> **Text section**:
# H} Space marines W} Eldar UK ONLY



## Gothic (May 12, 2008)

Ok ive done a little bit of digging through my old and new models the ones i don't use and i've managed to put together a little space marine starter force this includes:

Codex Space Marines

A body from the masters boxset (the one with the powerfist also inlcudes base if you tell me what you would like to equip with i will look i my bits box to see i have what you would like.Just been stripped but might need a scrub ive got the worse of it off)

5 Squad of assault terminators (made from the AoBR termis plus a couple of teleport homers) *Traded*

AoBR dreadnought

10 Man Squad of Deathwatch marines (can be used as sternguard or tactical marines. Thrown in a couple arms a back pack, shoulder pads {inquisitorial and plain} and flamer so you can switch one of the heavy bolters to a flamer.)

7 Man scout (all CCW and bolt pistols also includes 7 bases, just been stripped but might need a scrub ive got the worse of it off)

Also for you smurfs players out there who cant afford the marneus and honour guard boxset, I have marneus in power armour with banner (I think it might be OOP the one i have)

This is what i would like:

Eldar Codex

2 squads of dire avenger (preferably unpainted don't mind if they are built)

phoenix lord (any don't mind also dont mind if painted)

Avatar

any aspect warrior squad (except for dire avengers)

I will do both troops for the dire avengers, terminator for a aspect warrior squad, Dreadnought for a avatar, HQ body for a phoenix lord. Marneus anything eldar or feugans axe.

Don't mind seperating if you have what i have listed and also will split troops but i will only swap those for dire avengers.

Only trading as i dont have paypal or anything like that. *UK ONLY PLEASE* as i cannot afford international postage.

Thanks for looking.

Gothic

P.S sorry for any spelling or punctuation problems.


----------



## Sethis (Jun 4, 2009)

I can trade you unpainted Fire Dragons for Terminators, please PM me if interested.


----------



## Gothic (May 12, 2008)

Sethis i've replied


----------

> **Tasks and exercises**:
• A. Translate this sentence from the trading thread into Spanish: "I can trade you unpainted Fire Dragons for Terminators, please PM me if interested."
• B. Answer these questions from the trading thread:
(i) How many men are in the scout squad on offer?
(ii) What does Gothic offer in exchange for an Avatar?
(iii) What does Sethis offer in exchange for the Terminators?
• C. Write out the passage of the trading thread starting with "5 Squad of assault" and going on through "one i have)".

> **Stored records**:
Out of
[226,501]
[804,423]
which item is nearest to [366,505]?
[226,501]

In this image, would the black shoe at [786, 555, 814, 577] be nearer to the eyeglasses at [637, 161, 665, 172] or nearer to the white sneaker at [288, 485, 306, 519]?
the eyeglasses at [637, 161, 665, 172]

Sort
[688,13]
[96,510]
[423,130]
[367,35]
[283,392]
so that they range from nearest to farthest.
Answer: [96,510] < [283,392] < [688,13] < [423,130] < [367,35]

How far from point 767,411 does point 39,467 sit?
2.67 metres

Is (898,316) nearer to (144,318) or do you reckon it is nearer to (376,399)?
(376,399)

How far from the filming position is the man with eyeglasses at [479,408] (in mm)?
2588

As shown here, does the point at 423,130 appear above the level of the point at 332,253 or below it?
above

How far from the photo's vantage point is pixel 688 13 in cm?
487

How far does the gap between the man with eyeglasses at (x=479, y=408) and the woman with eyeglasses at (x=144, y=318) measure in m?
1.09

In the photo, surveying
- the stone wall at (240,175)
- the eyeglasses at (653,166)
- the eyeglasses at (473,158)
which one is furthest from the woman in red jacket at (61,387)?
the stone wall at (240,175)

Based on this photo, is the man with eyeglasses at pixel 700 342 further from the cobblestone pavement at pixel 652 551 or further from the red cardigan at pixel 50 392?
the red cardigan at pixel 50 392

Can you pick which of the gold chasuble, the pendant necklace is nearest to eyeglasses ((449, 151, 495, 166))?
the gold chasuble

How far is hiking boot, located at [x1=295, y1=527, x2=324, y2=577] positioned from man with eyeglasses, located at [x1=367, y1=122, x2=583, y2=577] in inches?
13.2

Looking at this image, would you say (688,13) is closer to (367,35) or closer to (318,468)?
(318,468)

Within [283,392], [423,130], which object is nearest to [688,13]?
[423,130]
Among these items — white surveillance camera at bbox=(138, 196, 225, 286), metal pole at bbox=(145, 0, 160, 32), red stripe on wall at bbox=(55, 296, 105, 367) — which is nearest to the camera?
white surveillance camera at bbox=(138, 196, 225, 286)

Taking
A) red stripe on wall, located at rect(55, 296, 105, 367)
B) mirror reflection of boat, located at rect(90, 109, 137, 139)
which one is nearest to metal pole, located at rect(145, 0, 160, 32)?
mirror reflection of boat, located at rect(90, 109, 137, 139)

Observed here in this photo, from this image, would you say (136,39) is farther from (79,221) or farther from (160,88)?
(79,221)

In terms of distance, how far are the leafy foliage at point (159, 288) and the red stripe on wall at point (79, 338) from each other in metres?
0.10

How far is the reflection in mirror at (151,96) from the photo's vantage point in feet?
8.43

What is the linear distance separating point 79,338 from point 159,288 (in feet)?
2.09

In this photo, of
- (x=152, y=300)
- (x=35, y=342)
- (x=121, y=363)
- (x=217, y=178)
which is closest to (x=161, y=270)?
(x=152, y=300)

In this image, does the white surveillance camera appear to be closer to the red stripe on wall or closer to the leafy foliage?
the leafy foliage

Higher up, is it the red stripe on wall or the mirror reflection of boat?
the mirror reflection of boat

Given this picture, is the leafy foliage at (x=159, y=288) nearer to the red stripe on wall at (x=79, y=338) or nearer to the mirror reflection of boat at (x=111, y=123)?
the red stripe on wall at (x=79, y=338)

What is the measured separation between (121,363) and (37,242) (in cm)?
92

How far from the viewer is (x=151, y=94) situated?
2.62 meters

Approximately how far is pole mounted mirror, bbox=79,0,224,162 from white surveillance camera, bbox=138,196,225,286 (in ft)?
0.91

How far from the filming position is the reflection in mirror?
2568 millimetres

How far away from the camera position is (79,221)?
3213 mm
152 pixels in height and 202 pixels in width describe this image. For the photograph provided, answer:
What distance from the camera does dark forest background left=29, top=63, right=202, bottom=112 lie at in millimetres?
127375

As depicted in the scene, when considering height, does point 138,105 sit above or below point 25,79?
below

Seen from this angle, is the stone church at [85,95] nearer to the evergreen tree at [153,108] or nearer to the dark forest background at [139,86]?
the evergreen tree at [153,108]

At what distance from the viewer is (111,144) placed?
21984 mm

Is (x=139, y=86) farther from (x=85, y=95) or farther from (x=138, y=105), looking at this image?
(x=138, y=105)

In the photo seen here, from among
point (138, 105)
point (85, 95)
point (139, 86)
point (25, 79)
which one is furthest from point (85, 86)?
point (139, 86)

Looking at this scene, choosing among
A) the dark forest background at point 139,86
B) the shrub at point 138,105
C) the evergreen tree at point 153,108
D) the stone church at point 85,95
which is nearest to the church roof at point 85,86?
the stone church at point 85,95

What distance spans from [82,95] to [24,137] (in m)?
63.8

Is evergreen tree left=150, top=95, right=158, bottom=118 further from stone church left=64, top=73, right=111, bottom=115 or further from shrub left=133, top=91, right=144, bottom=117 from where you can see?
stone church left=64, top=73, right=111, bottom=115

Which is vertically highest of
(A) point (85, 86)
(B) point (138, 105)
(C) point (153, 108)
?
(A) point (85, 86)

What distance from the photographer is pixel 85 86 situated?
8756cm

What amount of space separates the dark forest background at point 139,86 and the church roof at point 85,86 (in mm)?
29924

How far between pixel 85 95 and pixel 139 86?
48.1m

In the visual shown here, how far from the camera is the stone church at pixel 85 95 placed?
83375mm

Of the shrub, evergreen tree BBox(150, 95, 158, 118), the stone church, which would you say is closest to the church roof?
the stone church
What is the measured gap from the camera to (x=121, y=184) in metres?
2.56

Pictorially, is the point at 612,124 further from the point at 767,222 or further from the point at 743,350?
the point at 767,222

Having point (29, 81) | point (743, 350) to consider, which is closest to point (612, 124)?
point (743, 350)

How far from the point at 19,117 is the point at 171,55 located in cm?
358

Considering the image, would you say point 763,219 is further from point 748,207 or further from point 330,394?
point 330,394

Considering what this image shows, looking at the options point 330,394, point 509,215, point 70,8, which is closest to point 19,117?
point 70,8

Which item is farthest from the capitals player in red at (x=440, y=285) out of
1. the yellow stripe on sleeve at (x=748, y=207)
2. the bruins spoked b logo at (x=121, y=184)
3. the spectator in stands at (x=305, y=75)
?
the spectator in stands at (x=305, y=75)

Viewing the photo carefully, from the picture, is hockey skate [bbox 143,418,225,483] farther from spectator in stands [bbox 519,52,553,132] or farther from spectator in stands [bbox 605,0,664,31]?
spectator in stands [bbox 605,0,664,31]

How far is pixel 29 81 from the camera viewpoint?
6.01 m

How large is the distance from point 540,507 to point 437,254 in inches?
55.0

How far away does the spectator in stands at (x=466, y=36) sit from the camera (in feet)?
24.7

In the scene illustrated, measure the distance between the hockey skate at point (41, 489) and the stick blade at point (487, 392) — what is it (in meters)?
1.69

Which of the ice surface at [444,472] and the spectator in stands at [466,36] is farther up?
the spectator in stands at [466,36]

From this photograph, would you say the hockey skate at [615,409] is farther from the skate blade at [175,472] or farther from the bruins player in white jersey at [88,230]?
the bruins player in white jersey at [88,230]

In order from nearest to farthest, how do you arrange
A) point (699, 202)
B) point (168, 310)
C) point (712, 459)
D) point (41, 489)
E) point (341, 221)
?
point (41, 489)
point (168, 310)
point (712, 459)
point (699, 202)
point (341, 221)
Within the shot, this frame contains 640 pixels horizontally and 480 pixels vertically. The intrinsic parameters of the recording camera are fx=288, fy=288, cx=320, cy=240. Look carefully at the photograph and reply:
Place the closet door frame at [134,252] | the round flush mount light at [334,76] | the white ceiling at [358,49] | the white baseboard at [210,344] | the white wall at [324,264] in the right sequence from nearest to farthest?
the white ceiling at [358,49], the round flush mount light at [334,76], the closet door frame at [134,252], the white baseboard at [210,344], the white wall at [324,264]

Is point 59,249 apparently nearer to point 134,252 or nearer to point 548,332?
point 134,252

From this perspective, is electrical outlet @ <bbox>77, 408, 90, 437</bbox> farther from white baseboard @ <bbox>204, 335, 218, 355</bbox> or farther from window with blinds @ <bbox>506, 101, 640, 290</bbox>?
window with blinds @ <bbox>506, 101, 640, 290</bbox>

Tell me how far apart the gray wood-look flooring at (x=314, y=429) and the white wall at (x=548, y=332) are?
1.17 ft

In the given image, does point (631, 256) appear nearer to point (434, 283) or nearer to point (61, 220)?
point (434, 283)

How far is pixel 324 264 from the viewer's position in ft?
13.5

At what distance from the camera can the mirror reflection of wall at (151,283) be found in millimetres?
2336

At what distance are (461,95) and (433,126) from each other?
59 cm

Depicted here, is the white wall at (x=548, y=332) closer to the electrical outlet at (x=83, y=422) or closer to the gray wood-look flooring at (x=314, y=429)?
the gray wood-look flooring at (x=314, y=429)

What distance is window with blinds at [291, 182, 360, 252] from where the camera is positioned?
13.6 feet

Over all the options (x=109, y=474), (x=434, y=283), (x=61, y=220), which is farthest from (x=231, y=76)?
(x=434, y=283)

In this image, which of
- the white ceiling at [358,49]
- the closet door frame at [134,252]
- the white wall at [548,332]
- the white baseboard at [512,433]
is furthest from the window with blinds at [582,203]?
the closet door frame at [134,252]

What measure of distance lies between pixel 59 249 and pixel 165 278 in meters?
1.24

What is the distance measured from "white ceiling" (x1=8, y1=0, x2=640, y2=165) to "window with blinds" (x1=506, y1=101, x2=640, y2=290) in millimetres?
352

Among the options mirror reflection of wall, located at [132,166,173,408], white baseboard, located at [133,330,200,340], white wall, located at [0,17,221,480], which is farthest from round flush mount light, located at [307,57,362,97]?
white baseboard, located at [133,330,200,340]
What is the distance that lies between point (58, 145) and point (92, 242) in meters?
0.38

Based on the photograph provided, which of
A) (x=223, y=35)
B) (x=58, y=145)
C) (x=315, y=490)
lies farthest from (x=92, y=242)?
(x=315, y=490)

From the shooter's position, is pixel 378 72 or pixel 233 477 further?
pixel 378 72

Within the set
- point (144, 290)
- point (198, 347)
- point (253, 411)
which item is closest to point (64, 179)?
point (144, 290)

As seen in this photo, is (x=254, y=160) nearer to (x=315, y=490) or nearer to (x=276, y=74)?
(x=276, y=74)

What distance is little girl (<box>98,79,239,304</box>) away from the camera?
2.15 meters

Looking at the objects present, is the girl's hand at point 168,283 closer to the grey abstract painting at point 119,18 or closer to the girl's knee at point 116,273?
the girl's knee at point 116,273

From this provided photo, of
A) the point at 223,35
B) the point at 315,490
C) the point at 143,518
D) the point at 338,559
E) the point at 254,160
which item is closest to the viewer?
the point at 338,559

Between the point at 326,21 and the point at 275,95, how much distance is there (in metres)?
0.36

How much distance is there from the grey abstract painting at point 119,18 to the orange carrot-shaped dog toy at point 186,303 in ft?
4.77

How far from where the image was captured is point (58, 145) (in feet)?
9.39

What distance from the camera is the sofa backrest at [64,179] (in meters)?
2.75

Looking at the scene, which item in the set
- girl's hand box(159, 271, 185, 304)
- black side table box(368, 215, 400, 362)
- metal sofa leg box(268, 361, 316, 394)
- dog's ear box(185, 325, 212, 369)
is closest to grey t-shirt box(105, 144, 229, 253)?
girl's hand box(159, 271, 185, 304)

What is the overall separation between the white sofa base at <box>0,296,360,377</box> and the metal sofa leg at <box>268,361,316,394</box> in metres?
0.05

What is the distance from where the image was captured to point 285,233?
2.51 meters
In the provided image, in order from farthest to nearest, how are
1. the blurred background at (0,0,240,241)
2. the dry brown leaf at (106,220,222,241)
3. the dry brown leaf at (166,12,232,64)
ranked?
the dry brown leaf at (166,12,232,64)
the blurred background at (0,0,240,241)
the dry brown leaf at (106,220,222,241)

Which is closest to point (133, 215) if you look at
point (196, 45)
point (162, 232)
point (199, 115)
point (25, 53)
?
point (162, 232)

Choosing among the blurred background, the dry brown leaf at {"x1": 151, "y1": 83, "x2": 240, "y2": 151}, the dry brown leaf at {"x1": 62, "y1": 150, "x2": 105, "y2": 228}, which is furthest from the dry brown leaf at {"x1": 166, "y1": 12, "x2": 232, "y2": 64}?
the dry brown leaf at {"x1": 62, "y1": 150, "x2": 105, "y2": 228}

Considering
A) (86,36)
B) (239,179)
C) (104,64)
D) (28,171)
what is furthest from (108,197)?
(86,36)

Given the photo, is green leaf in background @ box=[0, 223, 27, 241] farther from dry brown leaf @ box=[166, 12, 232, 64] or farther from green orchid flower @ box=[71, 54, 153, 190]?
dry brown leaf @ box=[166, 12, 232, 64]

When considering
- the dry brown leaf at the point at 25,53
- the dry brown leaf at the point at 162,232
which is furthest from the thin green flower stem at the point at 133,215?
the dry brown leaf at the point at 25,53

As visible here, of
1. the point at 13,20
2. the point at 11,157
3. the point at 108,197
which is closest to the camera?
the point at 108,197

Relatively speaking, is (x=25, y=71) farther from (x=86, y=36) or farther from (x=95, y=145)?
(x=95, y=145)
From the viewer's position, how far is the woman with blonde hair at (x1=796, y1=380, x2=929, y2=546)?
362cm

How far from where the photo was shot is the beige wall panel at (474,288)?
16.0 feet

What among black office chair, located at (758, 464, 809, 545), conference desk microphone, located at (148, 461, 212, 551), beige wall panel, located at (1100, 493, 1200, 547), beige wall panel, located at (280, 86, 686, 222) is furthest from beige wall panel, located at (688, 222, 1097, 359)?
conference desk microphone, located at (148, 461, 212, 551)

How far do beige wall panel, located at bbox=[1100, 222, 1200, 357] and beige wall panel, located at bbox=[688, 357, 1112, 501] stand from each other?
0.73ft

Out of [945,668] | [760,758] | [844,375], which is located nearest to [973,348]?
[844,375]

> **Solved tasks**:
• A. Puedo cambiarte Fire Dragons sin pintar por Terminators; por favor, envíame un MP si te interesa.

• B.
(i) Seven.
(ii) The AoBR dreadnought.
(iii) Unpainted Fire Dragons.

• C.
5 Squad of assault terminators (made from the AoBR termis plus a couple of teleport homers) *Traded*

AoBR dreadnought

10 Man Squad of Deathwatch marines (can be used as sternguard or tactical marines. Thrown in a couple arms a back pack, shoulder pads {inquisitorial and plain} and flamer so you can switch one of the heavy bolters to a flamer.)

7 Man scout (all CCW and bolt pistols also includes 7 bases, just been stripped but might need a scrub ive got the worse of it off)

Also for you smurfs players out there who cant afford the marneus and honour guard boxset, I have marneus in power armour with banner (I think it might be OOP the one i have)